Estante

Globalização, Democracia e TerrorismoEm 1992, depois de as­sistir a uma mesa sobre sua própria obra durante um seminário organizado pelo Ins­tituto Cajamar (SP), Eric Hobsbawm reagiu com ironia: "É estranho receber esse tipo de homenagem em vida, especialmente quando se pretende continuar produzindo por muito tempo". Aos 90 anos, o veterano historiador britâ­nico nos brinda com Globalização, Democracia e Terro­rismo, compilação em que, partindo dos marcos analíti­cos estabelecidos em seus trabalhos anteriores1, oferece perspectivas inovadoras para a compreensão dos "profundos desequilíbrios" com que o mundo se defronta no início do século 21, causados "pelas alterações mais rápidas e in­tensas jamais experimentadas pela humanidade" (p. 137).

O principal tema do livro é o alto grau de instabilidade mundial posterior ao colap­so da União Soviética. Um processo que se aprofun­dou depois que o presiden­te Bush, em 2002, renegou as regras básicas do sistema internacional estabelecidas desde o século 17, "em es­pecial o princípio de que os Estados soberanos, agindo oficialmente, respeitavam as respectivas fronteiras" (p. 56) e não se envolviam nos as­suntos internos dos demais. Para Hobsbawm, "o projeto imperial norte-americano" ul­trapassa todos os seus ante­cessores, por ser o único que postula "a afirmação públi­ca da supremacia global por meio da força militar" (p. 158), enquanto os outros "sabiam que não eram os únicos", e tinham consciência das suas vulnerabilidades (p. 153). Mais do que um resultado direto da concentração sem prece­dentes de poderes em mãos de um único Estado, as am­bições ilimitadas dos atuais líderes norte-americanos se­riam a expressão mais recen­te da regressão do "processo civilizador" que, na visão de Norbert Elias, marcou a transformação do comportamento público ocidental desde a Idade Média (p. 141).

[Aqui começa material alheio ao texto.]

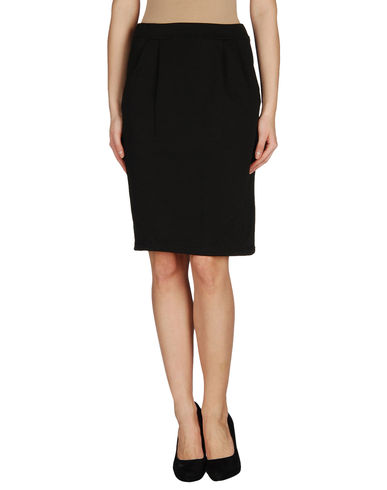 ZOOM MICHAEL DASS - Knee length skirt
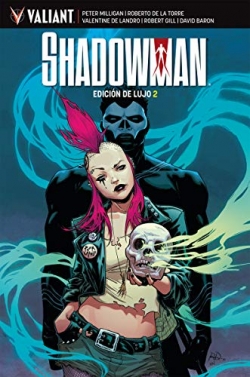 Shadowman (Integral) #2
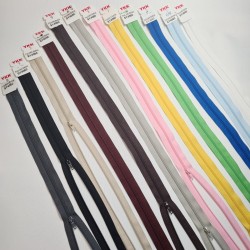 Rāvējslēdzējs 60cm, YKK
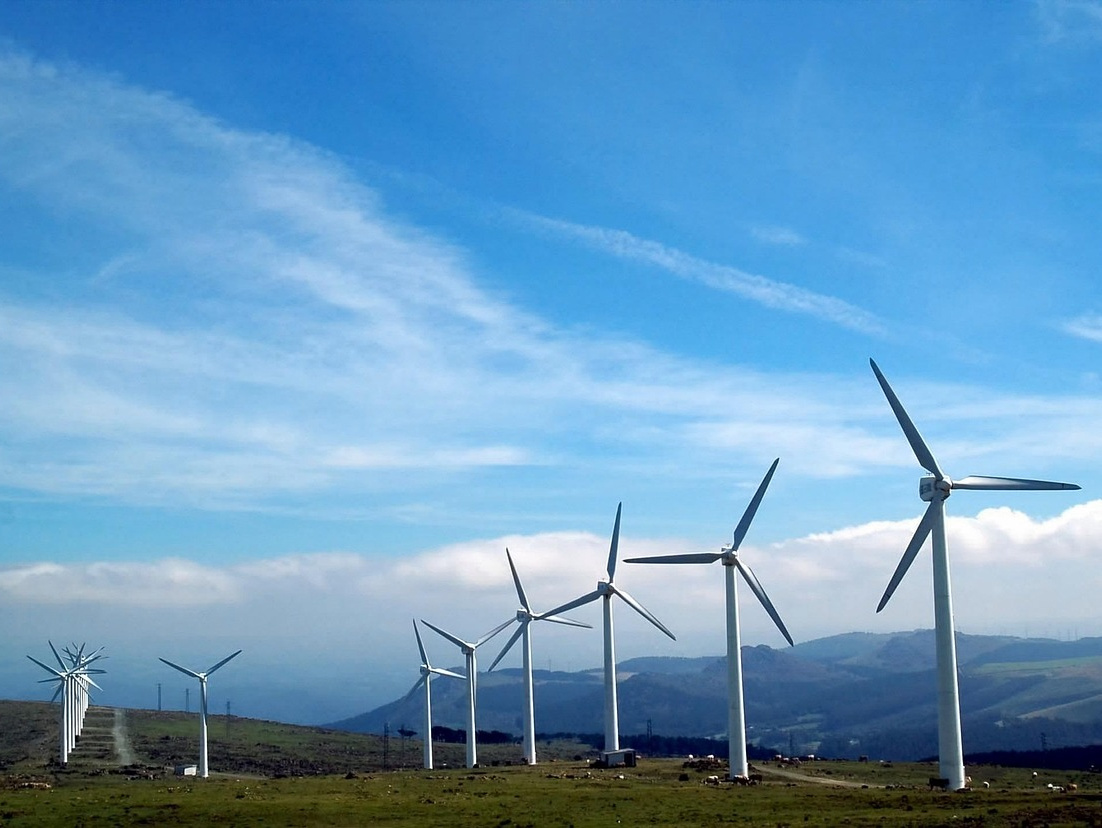 La Pologne d&eacute;veloppe des &eacute;oliennes nationales
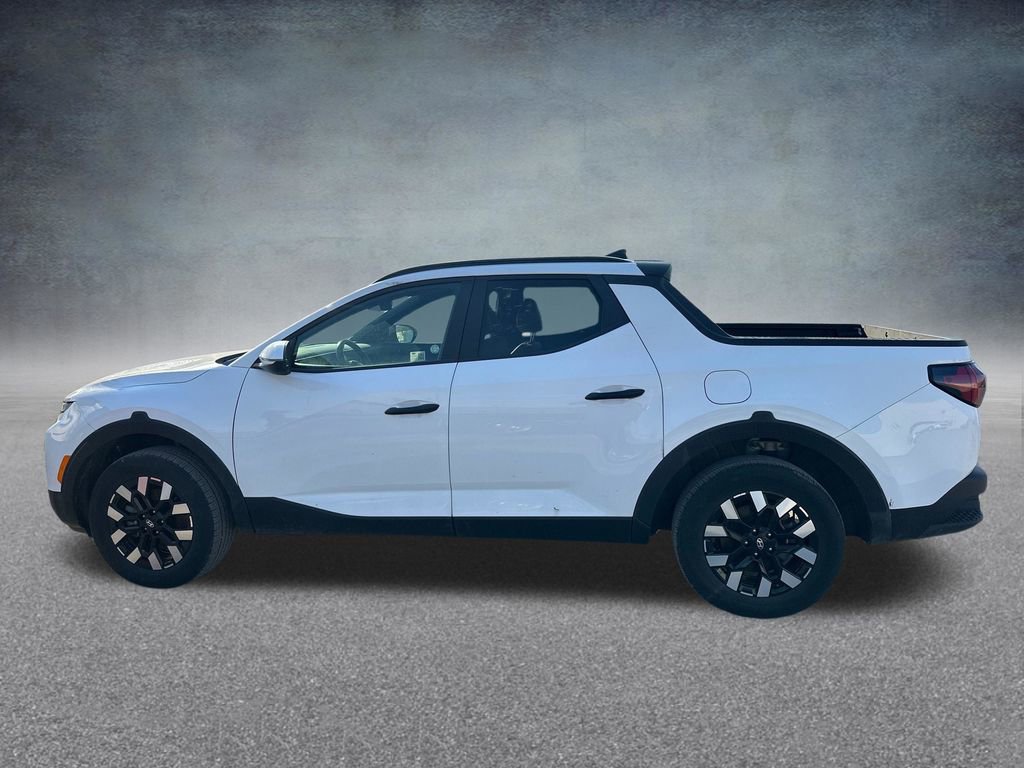 Certified 2025 Hyundai Santa Cruz SEL FWD image 34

Mas o imperialismo re­vela-se um paradoxo em um país nascido de uma revo­lução anticolonial, que este­ve na origem de organismos internacionais baseados no princípio da autodetermina­ção dos povos (a Liga das Nações e a ONU) e operou, no auge de sua capacidade hegemônica, com base em um sistema de países depen­dentes e satélites (pp. 54-76, 154). Além disso, Hobsbawm chama a atenção para o fato de que a esmagadora supe­rioridade militar jamais proporcionou a capacidade de governar o mundo (p. 159), um objetivo muito mais difícil do que no passado pela in­disposição das populações contemporâneas em aceitar a dominação estrangeira. Esse fenômeno, para o autor, se explicaria pela combinação entre, de um lado, os efei­tos de dois séculos de gradual difusão do nacionalismo (transformados, mas não eliminados, pela globalização) e, de outro, a reinvenção das identidades étnico-religiosas num mundo marcado pelo amplo acesso a artefatos bé­licos de alto poder destrutivo (pp. 86-96, 121-137).

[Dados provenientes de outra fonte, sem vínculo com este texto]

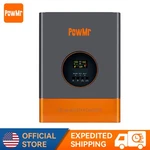 3KW 5KW 10KW 48V Hybrid Solar Inverter 120V/240V 120A Controller Lithium Battery New. Price: $1089.99.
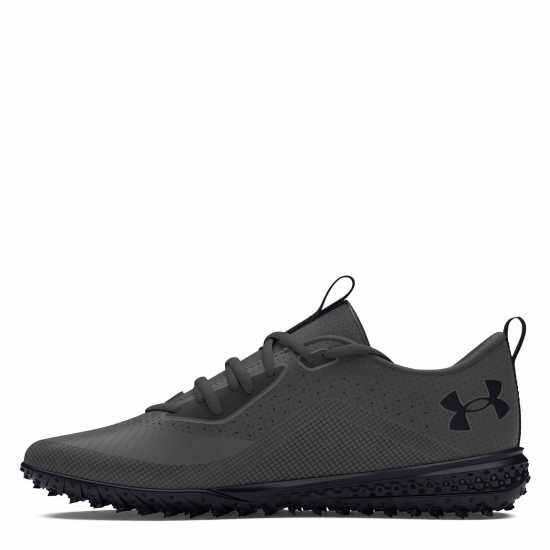 Детски футболни бутонки Under Armour Shadow 2 Junior Turf Football Shoes Сиво Under Armour Shadow 2 Junior Turf Football Shoes Сиво Детски футболни бутонки
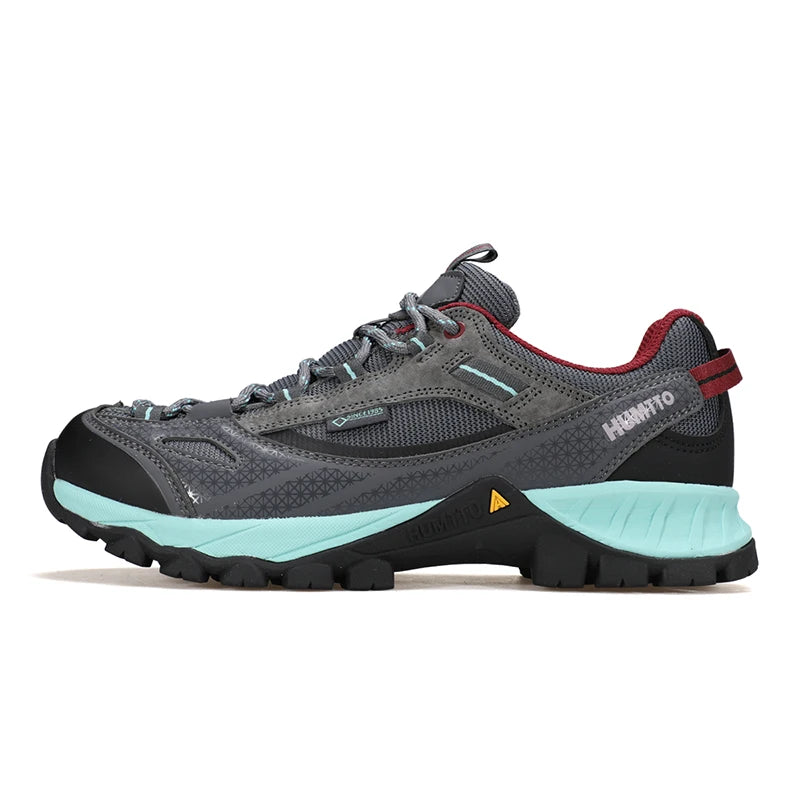 HUMTTO Winter Hiking Shoes Anti-slip Woman Shoes Outdoor Women's Sports Shoes Luxury Designer Sneakers for Women Treeking Boots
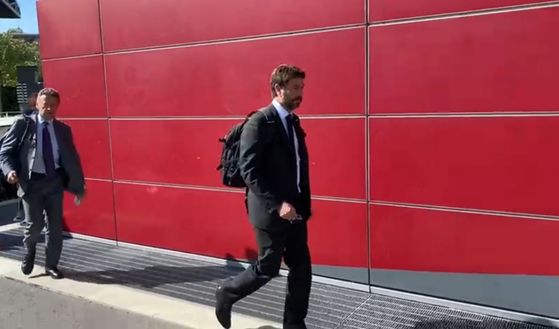 Il presidente Agnelli a Casa Milan Accordi segreti Juve? Altro filone nella settimana del derby- immagine 2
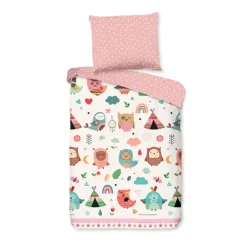 Duvet cover Good Morning 140x220 + 1* 60x70 cm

Examinando a erosão das condições históricas de emergência da democracia, Hobs­bawm se arrisca a demonstrar "que uma das maiores vacas sagradas do discurso políti­co vulgar do Ocidente produz menos leite do que em geral se presume" (p. 13) e condena a visão de que ela possa ser concebida como um pacote institucional a ser implantado em qualquer parte do mun­do pela força do livre-merca­do (neoliberais) ou das armas (neoconservadores) (p. 137).

Essas e outras análises são construídas pelo en­cadeamento de hipóteses e argumentos, conectando fenômenos aparentemente díspares. Fiel à melhor tra­dição do materialismo his­tórico, o autor recusa-se a forçar o enquadramento da realidade em modelos preconcebidos. Num contexto marcado pelo colapso dos sistemas de referências estabelecidos, a ansiedade por novas certezas gera um terreno propício à difusão de teorias simplistas ou de versões requentadas de velhas "verdades". Hobsbawm, porém, demonstra que o ceticismo, galvanizado pela experiência de quem viveu e analisou em profundidade glórias e hor­rores do século 20, oferece uma orientação mais sólida para a árdua tarefa de fazer sentido do mundo atual com vistas à sua transformação.

Alexandre Fortes é professor de História na Universidade Federal Rural do Rio de Janeiro.